By: Paul Jones
The Emancipation of the Mermaid Tattoo
The laser took her scale by scale
slowly moving from waist to tail.
She had never been meant for him.
He had led her out on a limb.
He kept her there under his skin
an arm’s length away, still in touch,
but never close, never that much
a part of his core, his truest heart.
They both had had a painful start—
her arm on his arm configured
when newly coupled by pain shared
in their first joining. She, half gone,
left him pained again, half alone.
She became too abstract to be
more than a faded memory.
Now as she vanished in light’s heat,
she found liberation, not defeat,
a world beyond the flesh, a fresh
incarnation, again half fish
at swim in the ethereal sea.
Relieved of his body’s hurt and rage,
she dives to her sisters’ refuge.
There among coral and tangled weeds,
they celebrate that she’s been freed.
They sing from the brine’s inky depths—
“No sweat. No tears. And no regrets.”
Am I somehow less manly
for not wanting to shoot
rats down at the dump or
drink until I can’t walk or
or vape or snort or inject or
jump on Jerry’s ass over
a girl both of us would
learn was nowhere worth
a cracked tooth? Last contact,
she was a waitress at an IHOP
outside of Richmond.

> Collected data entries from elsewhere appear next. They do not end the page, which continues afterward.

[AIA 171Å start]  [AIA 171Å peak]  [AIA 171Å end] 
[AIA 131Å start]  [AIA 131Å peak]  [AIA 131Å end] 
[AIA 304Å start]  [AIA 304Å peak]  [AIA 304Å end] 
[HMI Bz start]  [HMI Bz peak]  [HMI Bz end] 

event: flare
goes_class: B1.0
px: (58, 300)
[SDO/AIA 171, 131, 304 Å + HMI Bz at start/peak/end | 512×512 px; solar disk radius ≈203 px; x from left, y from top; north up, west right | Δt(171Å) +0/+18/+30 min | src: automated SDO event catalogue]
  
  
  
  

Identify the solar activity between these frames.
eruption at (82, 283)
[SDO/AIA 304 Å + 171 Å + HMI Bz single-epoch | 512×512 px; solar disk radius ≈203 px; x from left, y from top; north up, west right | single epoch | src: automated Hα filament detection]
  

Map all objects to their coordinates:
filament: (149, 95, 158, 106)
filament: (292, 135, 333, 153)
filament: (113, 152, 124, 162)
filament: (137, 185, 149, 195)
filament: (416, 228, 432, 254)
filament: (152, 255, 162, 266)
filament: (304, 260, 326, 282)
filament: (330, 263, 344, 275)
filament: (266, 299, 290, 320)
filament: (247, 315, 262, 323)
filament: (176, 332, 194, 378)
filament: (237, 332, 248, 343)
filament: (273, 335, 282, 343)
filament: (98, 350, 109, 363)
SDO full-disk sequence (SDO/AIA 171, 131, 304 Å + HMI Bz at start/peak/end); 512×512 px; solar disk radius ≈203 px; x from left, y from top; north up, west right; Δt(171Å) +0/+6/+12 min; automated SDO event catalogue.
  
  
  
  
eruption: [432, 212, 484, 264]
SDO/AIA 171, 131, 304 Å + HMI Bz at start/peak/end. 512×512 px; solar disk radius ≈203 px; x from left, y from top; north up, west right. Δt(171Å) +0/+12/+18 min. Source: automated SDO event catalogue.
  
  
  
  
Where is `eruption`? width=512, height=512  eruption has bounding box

Jerry
became a professor who would
rather go to RenFairs than to class.
One of those who changed but
but could not change his career.
Someone who researched swords
as if dragons were a possibility.
Jerry called me late at night
forty years later to tell me all of that.
She had come to see him at his office.
He answered the door in his mail shirt.
There was a stump with an axe
where his desk should have been.
Whatever she had come to say,
she took that with her as she left.
“And you, what’s up?” he asked.
“Jerry, did you know that the
Universe is going to collapse
as it expands until gravity is
no longer consequential? Or
the black holes, whose attraction
is infinite, will draw everything
into a wad in which mass
vanishes and everything is
just dark energy? I mean, friend,
I have larger concerns these days.”
An Aran Sweater
I saw that jumper in black and white
on Sunday night’s Ed Sullivan show.
Each Clancy Brother had one on
sent to them from Ireland by their mom.
Deep-voiced Tommy Maken wore one too.
How I wanted to be among them,
to be a wild colonial boy.
I thought a sweater would make it so,
make it so I could splendidly die,
romantically, away from home,
surrounded by men of the King’s law.
Penny whistle and pistol in hand,
I’d take the first shot and the second,
my blood blooming through the weave of wool
tracing the braided trail on my chest.
With cap gun drawn, I’d already died
both as cowboy and as Indian,
but for that sweater, I’d die again.
That’s how little I understood then
of Ireland, famine, crisis, or Crown
or how the mother knew her son drowned
in scene three of Riders to the Sea.
The story that his wet clothes told her:
His sister, when knitting him a warm
pair of socks, put up three score stitches,
but dropped four of them.
In dreams, her son rode the fog-grey horse.
He, now ghost, wore an off-white sweater.
When I woke, “Bosnia”
was on the radio.
The other words were masked
by static, the grey mist
of sounds, a thick lumpy
blanket, something is there—
books, a cat, dog, someone
I love naked, asleep.
“Careful. Quiet. Still. Still.
Dreams are building their soft
empire.” That’s what I can
almost hear, but that one
word is more that I can
carry through this new day.
The rest, restless, endless,
are new puzzles I share
with September’s cool air.
Against Bird Poems
The way poets go on about them,
you’d think birds were their inner lives.
Instead they’re yogurt for breakfast,
no fruit, no nuts, no sugar, sour taste.
However healthy they are, they are dull.
They’re one more trip to the ATM
to obsessively check your balance.
You get a couple of torn decrepit
Jackson faces for your empty wallet.
You slouch away unsatisfied.
You might as well stick your hands in
a drawer of unsorted knives at night
as write a poem about a contentious
wren or one more clownish titmouse or
that one indefatigable cardinal
fighting his own image in the window.
Last August, I saw a black snake curled
around an emptied nest in the quince bush.
Three firm lumps sagged in his body-long
belly. Flaccid and docile as I unwrapped
him from the thorny branches, he never
knew where he was being taken or why.